The first step for curating a dataset is providing the dataset as an S3 bucket or uploading the dataset directly as a ZIP file.

Once you’ve provided your dataset, NeMo Curator on DGX Cloud will process the dataset and optimize it for AI applications–this process is often referred to as curation.

Dataset Guidelines#

Videos in your dataset should be formatted as follows:

  • Format: MP4

  • Color Space: RGB

  • Resolution: 1280x720 – The curator will resize videos to this resolution.

  • Frame Rate: 24 FPS – The curator will resample videos to this frame rate.

Adding a Dataset#

Follow these steps to add a dataset to your Cosmos Managed Service account:

  1. Click the Datasets option from the left navbar.

  2. Enter the following information in the Curate New Dataset section:

    • Dataset Name: Enter name for the dataset

    _images/create-dataset-1.png
  3. Under the Data Source section, add your dataset by either linking to an AWS S3 bucket or uploading a ZIP file.
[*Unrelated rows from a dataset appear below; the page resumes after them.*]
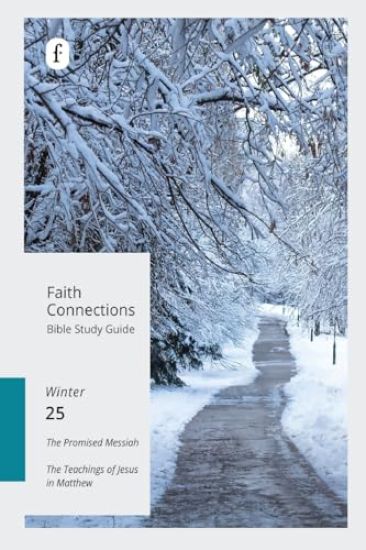 Faith Connections Adult Bible Study Guide Winter (Dec/Jan/Feb 2025)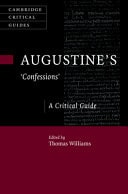 Augustine's 'Confessions' A Critical Guide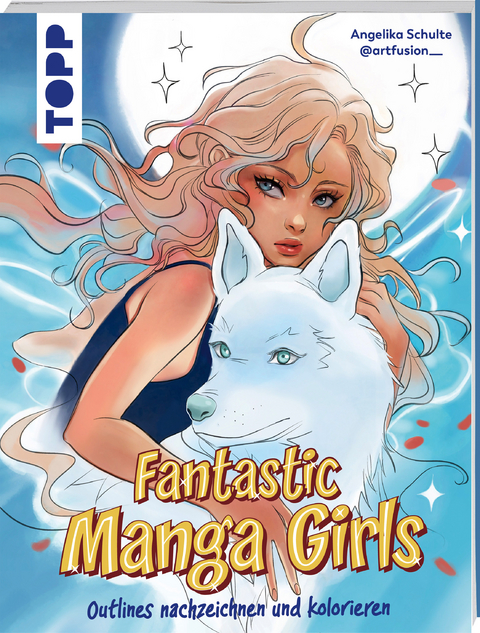 Fantastic Manga Girls - Angelika Schulte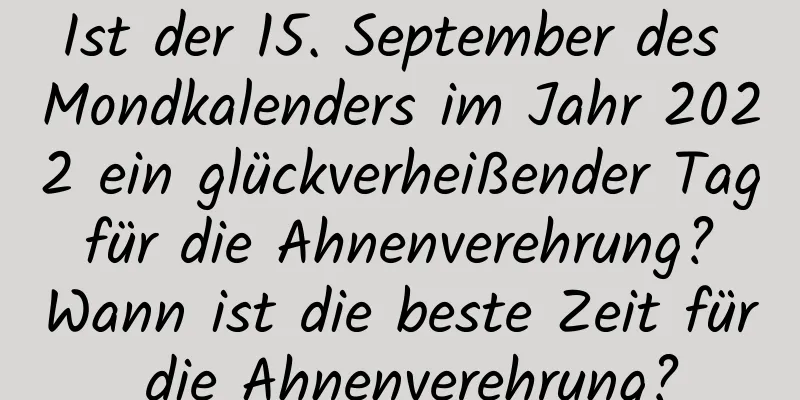 Ist der 15. September des Mondkalenders im Jahr 2022 ein glückverheißender Tag für die Ahnenverehrung? Wann ist die beste Zeit für die Ahnenverehrung?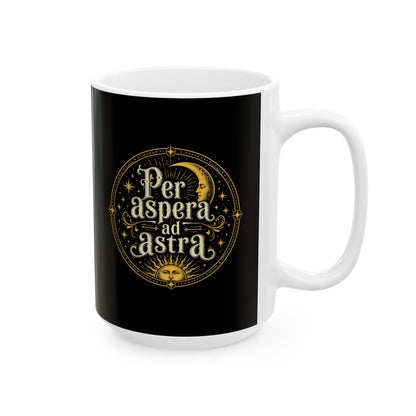 Per Aspera Ad Astra Ceramic Mug, (11oz, 15oz)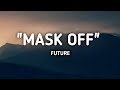 Future Mask Off Lyrics
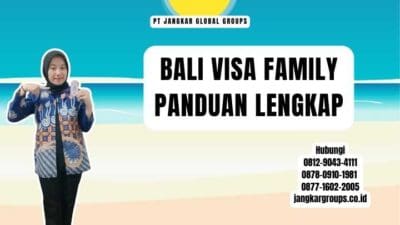 Bali Visa Family Panduan Lengkap
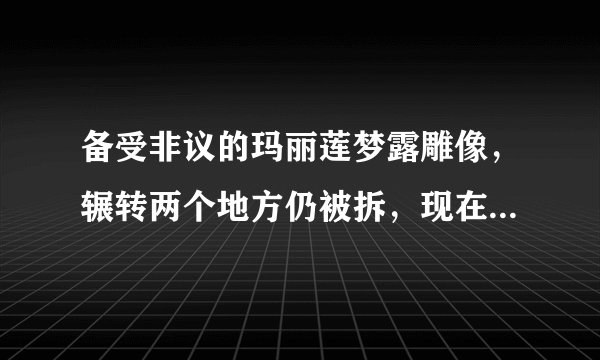 备受非议的玛丽莲梦露雕像，辗转两个地方仍被拆，现在居然在大连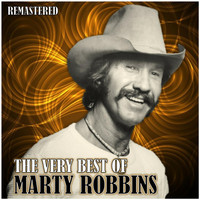 Marty Robbins - The Very Best of Marty Robbins (Remastered)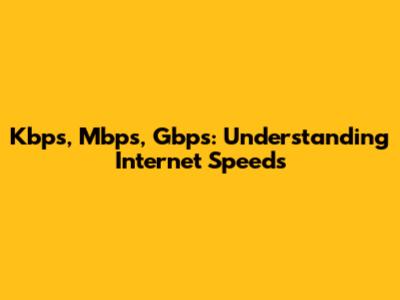 Kbps, Mbps, Gbps: Understanding Internet Speeds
    • Bring Your S3: Follow these steps to link the dataset to an S3 bucket:

      1. Paste the credentials from your AWS credentials file to the field. Optionally, you can click the Show Credentials box to ensure the credentials are valid.

      2. Enter the Input S3 Prefix where the dataset files are stored.

      3. Enter the Output S3 Prefix where processed data will be stored.

        Important

        When using an AWS Access Key, ensure you provide only the minimum S3 permissions required for NeMo Curator on DGX Cloud operations. The curator service should have read-only permissions for the input data bucket and read/write permissions for the output data bucket. The AWS Access Key should not provide read/write permissions to any buckets except those associated with dataset input/output operations.

    • Upload ZIP File

      1. To upload the dataset as a ZIP file, drag and drop the ZIP file to the Click or Drag to Uplaod File box. You can also click the field to use a local file explorer to find your ZIP file.

        Note

        The maximum ZIP file size for upload is 20GB.

  4. Under the Pipeline Definition section, specify the following:

    • Video Type: Select an option for dataset curation from the dropdown list. The option you choose will determine the JSON curation parameters in the text editor–you can then modify the parameters as desired to further match curation to your use case.

      • Default: A general text prompt is used, and the curator service generates captions for each video using the prompt. The transnetv2 algorithm is used to determine how to segment videos with cuts/transitions.

      • Autonomous Vehicle: A text prompt specific to recordings from an autonomous vehicle camera is provided. The curator service will generate captions for each video using the prompt. A fixed-stride splitting algorithm is used to segment videos into segments with uniform length.

      • Fixed Camera: A text prompt specific to recordings from a fixed camera (e.g. a surveillance camera) is provided. The curator will generate captions for each video using the prompt. A fixed-stride splitting algorithm is used to segment videos into segments with uniform length.

    Refer to the Curation Parameters page for a description of all available curation pipeline parameters.

  5. Click the Start Curation button to begin processing the dataset.

Managing Datasets#

Once you’ve added a dataset, you can view it in the table at the bottom of the Datasets page.

_images/create-dataset-3.png

Click the My Datasets tab to view datasets creating by your user account, or click the All Datasets tab to view datasets created by all users in your organization.

  • Name: The name of the dataset

  • Type: The storage modality of the dataset–either “S3” or “ZipFile”

  • User Name: The name of the user who created the dataset

  • ID: A unique identifier for the dataset

  • Date Added: The date the dataset was created

  • Status: The processing status of the dataset. Once the status reads as “PROCESSSED”, you can continue with other actions like viewing the generated captions.

  • Actions: Click the modal to perform actions with the dataset.

    • Show Captions: View the captions generated for each video, along with a video preview.

    • Download Original Dataset: Download the dataset in its original form–without augmentation from the curator service.

    • Download Clips and Captions: Download the curated dataset, which contains segmented videos and generated captions. Refer to the Curated Dataset Structure page for more details.

    • Delete Dataset: Delete the dataset from your Cosmos Managed Service account.